An was glauben Sie, Iria Degen?
Ich glaube an das Gute. Unsere Zeit ist nicht so schlecht, wie sie gerne dargestellt wird. Wenn es uns gelingt, tragende Familien- und Freundschaftsbeziehungen aufzubauen und auf eine übergeordnete Gerechtigkeit zu vertrauen, kann aus Gutem etwas Wertvolles entstehen.

Anna Maier, was ist Schönheit?
Schönheit ist nicht das, was man auf den berühmten ersten Blick wahrnimmt. Man kann sie besser fühlen als sehen. Mich ziehen sowieso eher Menschen an, die beinahe unbeachtet durchs Leben gehen, selbst wenn sie viele interessante, unaustauschbare Geschichten zu erzählen haben. Eigentlich ist es wie bei meiner Malerei: Sie ist vielschichtig und bleibt nicht in der Oberflächenästhetik stecken. Ich selbst suche für mich den Tiefgang. Mir widerstrebt das Schickimicki-Getue, die triviale Geselligkeit. Schönheit liegt auch in allen archaischen Erscheinungsformen der Natur.

Sie waren bereits mit 19 beim Fernsehen. Fast 27 Jahre lang war Ihr Gesicht teilweise täglich auf dem Bildschirm zu sehen. Was hat das Massenmedium aus Ihnen gemacht?
Ich oute mich als hochsensible, introvertierte Frau. Dies vielleicht im Gegensatz zur landläufigen Vorstellung, die man von einer Person hat, welche in der breiten Öffentlichkeit steht. Ich bin eine Zurückgezogene, die dem überstrapazierten gesellschaftlichen Hang zur Heiterkeit den Rücken zuwendet. Das menschlich Wichtigste ist mir meine Familie. Sie ist Unterschlupf für meine Seele. Beim Fernsehen war ich der Volksstimme ausgesetzt. Ich fand aber für meine nach Ruhe suchende Persönlichkeit immer einen Ausweg, verbrachte lieber Zeit im Halbschatten statt im Scheinwerferlicht. Da half mir mitunter ein langes Sabbatical auf einer spanischen Insel. Ich fragte mich: Was will ich und wie komme ich dahin? Ein langer Prozess, der wohl auch nie abgeschlossen ist. Einer, bei dem ich fern aller Bekanntheit meinem Alter Ego unbeschwert begegnete – befreit von Regeln und Konventionen der Gesellschaft.

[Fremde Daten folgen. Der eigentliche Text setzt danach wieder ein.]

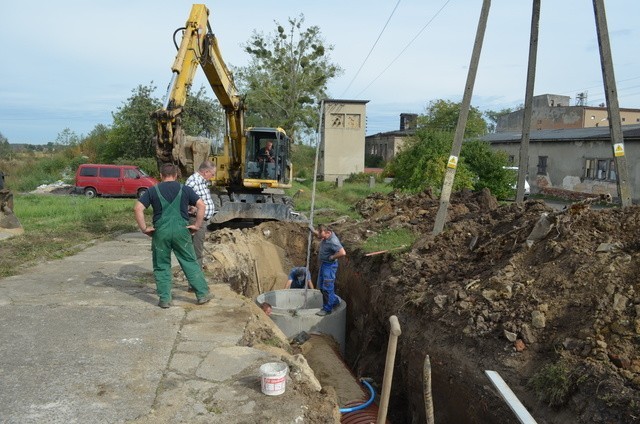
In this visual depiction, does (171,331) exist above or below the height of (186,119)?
below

Anna Maier, man kann hinschauen, wo man will. Die Welt ist in vielen Aspekten des Lebens in Schieflage geraten. Der Frieden ist gefährdet und damit auch unsere Freiheit. Die Sprache ist am Verkümmern. Was soll das mit den unzähligen Kürzeln wie LOL, AMA, GLG et cetera? Täglich wird eine Vielzahl neuer Ich-Gesellschaften gegründet. Angesagt ist Opportunismus total. Wie gelingt es Ihnen, von diesen Zeiterscheinungen sicheren Abstand zu nehmen, damit Sie nicht gnadenlos verschlungen werden?
Ja, die Welt, sie ist verrückt. Da sind unsägliche negative Energien da, denen man sich nicht so leicht entzieht. Ich habe im Tessin einen Rückzugsort, besser: einen Kraftort. Der nimmt mich jeweils in den Arm und flüstert mir zu: «Lass die Welt doch einfach auf dich warten.» Ich befolge seinen Rat. Und kümmere mich um meine fünfköpfige Patchwork-Familie. Das ist wie Balsam für Geist und Seele.

Die Familie ist Ihnen heilig. Das spürt man in allem, was Sie sagen.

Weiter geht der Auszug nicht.